An essential requirement is that the contents of the TLB be coherent with the contents of page tables in the memory. When the operating system changes the contents of page tables, it must simultaneously invalidate the corresponding entries in the TLB. The valid bit in the TLB is provided for this purpose. When an entry is invalidated, the TLB will acquire the new information as part of the MMU’s normal response to access misses.

With the introduction of the TLB, the address translation proceeds as follows. Given a virtual address, the MMU looks in the TLB for the referenced page. If the page table entry for this page is found in the TLB, the physical address is obtained immediately. If there is a miss in the TLB, then the required entry is obtained from the page table in the main memory and the TLB is updated.

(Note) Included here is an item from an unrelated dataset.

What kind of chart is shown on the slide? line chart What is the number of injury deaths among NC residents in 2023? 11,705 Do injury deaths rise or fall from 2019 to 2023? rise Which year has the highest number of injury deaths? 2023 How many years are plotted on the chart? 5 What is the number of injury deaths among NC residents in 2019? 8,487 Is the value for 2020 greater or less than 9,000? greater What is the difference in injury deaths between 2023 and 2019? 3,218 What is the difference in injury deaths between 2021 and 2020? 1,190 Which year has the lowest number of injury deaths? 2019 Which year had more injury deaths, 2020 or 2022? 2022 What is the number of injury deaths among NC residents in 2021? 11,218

Recall that the caches need a physical address, unless we use virtual caches. As discussed with respect to cache optimizations, machines with TLBs go one step further to reduce the number of cycles/cache access. They overlap the cache access with the TLB access. That is, the high order bits of the virtual address are used to look in the TLB while the low order bits are used as index into the cache. The flow is as shown below.

The overlapped access only works as long as the address bits used to index into the cache do not change as the result of VA translation. This usually limits things to small caches, large page sizes, or high n-way set associative caches if you want a large cache.

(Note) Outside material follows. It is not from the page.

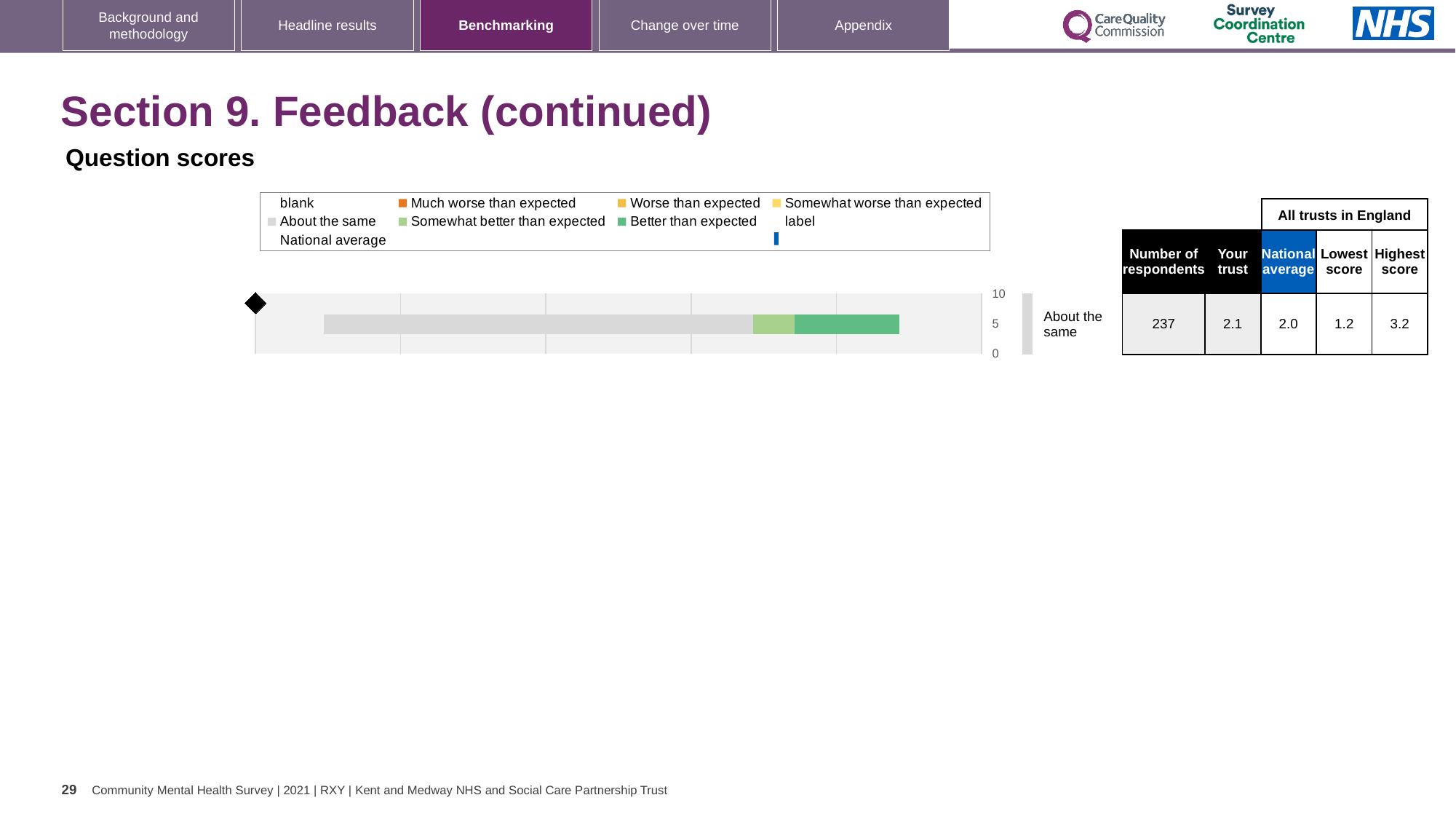
In the table beside the chart, what is the highest score among all trusts in England? 3.2 In the table beside the chart, what is the number of respondents for 'About the same'? 237 Which legend entry is shown in dark green in the chart? Better than expected What kind of chart is shown on the slide? bar chart In the table beside the chart, what is the difference between the highest score and the lowest score? 2.0 In the table beside the chart, what is the 'Your trust' score for 'About the same'? 2.1 What is the category label shown to the right of the bar in the chart? About the same In the table beside the chart, which is larger for 'About the same': the 'Your trust' score or the national average? Your trust What is the highest tick value shown on the chart's axis? 10 In the table beside the chart, what is the national average score for 'About the same'? 2.0 How many bars are plotted in the chart? 1 How many entries does the chart's legend list? 9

Finally, we shall have a word on the types of misses that can occur in a hierarchical memory system. This is again similar to the misses that we have already discussed with respect to cache memory. The misses are summarized as follows:

• Compulsory Misses:

– Pages that have never been paged into memory before

– How might we remove these misses?

• Prefetching: loading them into memory before needed

• Need to predict future somehow!

• Capacity Misses:

– Not enough memory. Must somehow increase size.

– Can we do this?

One option: Increase amount of DRAM
Another option: If multiple processes in memory: adjust percentage of memory allocated to each one!
Conflict Misses:

– Technically, conflict misses don’t exist in virtual memory, since it is a “fully-associative” cache

Policy Misses:

– Caused when pages were in memory, but kicked out prematurely because of the replacement policy

– How to fix? Better replacement policy

To summarize, we have looked at the need for the concept of virtual memory. Virtual memory is a concept implemented using hardware and software. The restriction placed on the program si ze is not based on the RAM size, but based on the virtual memory size. There are three different ways of implementing virtual memory. The MMU does the logical to physical address translation. Paging uses fixed size pages to move between main memory and secondary storage. Paging uses page tables to map the logical addresses to physical addresses. Thus, virtual memory helps in dynamic allocation of the required data, sharing of data and providing protection. The TLB is used to store the most recent logical to physical address translations.